Required work: Continue the SightLab AI Agent guide after its last sentence.

Provided passage:
=== Begin Enclosure ===

AI Agent

This document describes how to use the AI Agent in SightLab, an interactive, intelligent AI agent that can be connected to various large language models like Chat GPT, Claude, Gemini, Offline Ollama models and more. You can customize the agent's personality, use speech recognition, and leverage high-quality text-to-speech models.
Note: For compatibility you may need to use the latest config files (delete any existing ones in the configs folder). Download latest here. If added custom configs, can keep those but may need to add FACE_VIEW_OFFSET = 0.2 to options.
Key Features
- Interact and converse with custom AI Large Language Models in real-time VR or XR simulations.
- Choose from OpenAI models, Anthropic models, Gemini models, including vision capabilities as well as hundreds of offline models via Ollama (such as deepseek, Gemma, Llama Mistral and more).
- Modify avatar appearance, animations, environment, and more. Works with most avatar libraries (Avaturn, ReadyPlayerMe, Mixamo, Rocketbox, Reallusion, etc.).
- Customize the agent's personality, contextual awareness, emotional state, interactions, and more. Save your creations as custom agents.
- Use speech recognition to converse using your voice or text-based input.
- Choose from high-quality voices from Edge-TTS, Piper, Open AI TTS, Eleven Labs (requires API) or PYTTSX3.
- Train the agent as it adapts using conversation history and interactions.
- Works with all features of SightLab, including data collection, visualizations, and transcript saving.
- Easily add to any SightLab script.
- Interactive Events- New feature as of SightLab 2.5.10 - Avatars can now trigger custom events to be even more interactive such as responding with appropriate facial expressions, using animations, interacting in the scene based on the conversation context
- Support for over 40 languages (as of SightLab 2.7.4 there is an optional language dropdown). If choosing another language other than English, all text to speech models will automatically adjust to use that language except for Piper and PYTTSX3, although Piper now will switch to Edge-TTS if set to a language other than English.
Instructions
1. Installation
- Ensure you have the required libraries installed using the Vizard Package Manager. These include:
openai(for OpenAI GPT agents)anthropic(for Anthropic Claude agent)elevenlabs(for ElevenLabs text-to-speech)googlefor Geminigoogle-generativeaifor GeminiollamaFor offline models via OllamaSpeechRecognitionsounddevice(pyaudio for older versions of SightLab)faster_whispernumpypyttsx3for using Microsoft's offline text to speech engineedge-ttsfor the edge tts voices (samples here)piper-tts==1.3.0(important to not update to 1.4.0 for now) for the offline piper voice library (piper voice library samples here)- Note: Piper has the least latency (often times around 1 sec. or less, but can vary between 1-4 seconds, where the other models have higher quality but may take 3-5 seconds from when you speak to when they speak back.)

=== End Enclosure ===

Extracted information:
=== Begin Enclosure ===

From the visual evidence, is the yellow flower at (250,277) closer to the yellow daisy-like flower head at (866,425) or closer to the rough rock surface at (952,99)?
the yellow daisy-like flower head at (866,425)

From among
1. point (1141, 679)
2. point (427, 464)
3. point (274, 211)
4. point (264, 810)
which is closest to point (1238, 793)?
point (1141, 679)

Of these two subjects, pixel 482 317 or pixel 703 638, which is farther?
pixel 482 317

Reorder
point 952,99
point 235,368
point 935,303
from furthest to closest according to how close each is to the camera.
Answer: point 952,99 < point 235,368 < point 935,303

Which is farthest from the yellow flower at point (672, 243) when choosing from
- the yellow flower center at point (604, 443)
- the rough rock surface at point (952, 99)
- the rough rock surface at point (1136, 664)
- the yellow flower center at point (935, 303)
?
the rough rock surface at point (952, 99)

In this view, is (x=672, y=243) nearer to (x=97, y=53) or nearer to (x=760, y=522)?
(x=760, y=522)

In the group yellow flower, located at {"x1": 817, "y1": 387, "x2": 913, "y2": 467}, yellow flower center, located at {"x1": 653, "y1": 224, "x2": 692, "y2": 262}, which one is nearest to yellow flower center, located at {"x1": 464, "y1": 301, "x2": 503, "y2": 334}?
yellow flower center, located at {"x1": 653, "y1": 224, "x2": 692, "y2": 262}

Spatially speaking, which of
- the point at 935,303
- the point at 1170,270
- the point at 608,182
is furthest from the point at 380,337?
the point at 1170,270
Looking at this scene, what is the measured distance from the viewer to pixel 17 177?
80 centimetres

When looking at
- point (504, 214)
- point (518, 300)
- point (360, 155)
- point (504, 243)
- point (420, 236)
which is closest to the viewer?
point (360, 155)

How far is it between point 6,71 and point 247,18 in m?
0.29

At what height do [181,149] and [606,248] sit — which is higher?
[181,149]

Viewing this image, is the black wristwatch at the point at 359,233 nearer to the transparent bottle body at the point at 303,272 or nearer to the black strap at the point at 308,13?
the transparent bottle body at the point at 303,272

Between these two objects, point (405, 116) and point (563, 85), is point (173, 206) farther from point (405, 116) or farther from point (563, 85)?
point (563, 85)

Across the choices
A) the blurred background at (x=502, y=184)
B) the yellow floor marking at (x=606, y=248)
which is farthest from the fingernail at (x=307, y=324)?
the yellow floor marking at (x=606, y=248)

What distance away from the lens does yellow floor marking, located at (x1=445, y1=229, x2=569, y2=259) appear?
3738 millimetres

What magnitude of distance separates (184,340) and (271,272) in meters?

=== End Enclosure ===

Expected answer:
- Piper can start generating audio as soon as the first phonemes are processed, often outputting speech within 100–300 ms of receiving text.
- For ElevenLabs, you may need to install
ffmpeg. Download ffmpeg here.- Go to "Release builds" section and download ffmpeg-release-full.7z. Extract this folder and copy address to where the "bin" folder exists. Paste this address into
ffmpeg_path.txtin the keys folder. Mpv Player: For ElevenLabs Installmpvand add it to the environment variable path:- Unzip the mpv folder and move it to C:\Program Files\
- In Windows search or start type powershell, run as administrator (right click)
- type this command:
setx /M PATH "$($env:PATH);C:\Program Files\mpv-x86_64-20250812-git-211c9cb" - Restart Vizard
- Go to "Release builds" section and download ffmpeg-release-full.7z. Extract this folder and copy address to where the "bin" folder exists. Paste this address into
- For offline models install Ollama from here, then after installation open a command line prompt (type cmd into Windows Search) and type
ollama runfollowed by the name of the llm you wish to pull (i.e.ollama run gemma). For a list of models see this page. It may take a little longer the first time you run Ollama as the model may need to time some to load (subsequent calls should be quicker).
Note: Requires an active internet connection if not running offline models.
2. API Keys
- Obtain API keys from OpenAI, Anthropic, and ElevenLabs (if using ElevenLabs TTS) (see below).
- New Method (as of SightLab 2.3.7)
- In windows search type "cmd" enter
setx OPENAI_API_KEY your-api-key,setx GEMINI_API_KEY your-api-key, setx ELEVENLABS_API_KEY your-api-key,setx ANTHROPIC_API_KEY your-api-key- Restart Vizard
- With this method you don't need to keep the keys in a folder in your project and your api keys can be accessed from any folder.
- In windows search type "cmd" enter
- For offline models via Ollama no key is needed.
3. Running the Script
Run AI_Agent.py to start the AI Agent or AI_Agent_GUI.py to run with the GUI. multi_agent_interaction.py will run a sample multi-user interaction.
4. Interaction
- Hold the 'c' key or RH grip button to speak; release to let the agent respond.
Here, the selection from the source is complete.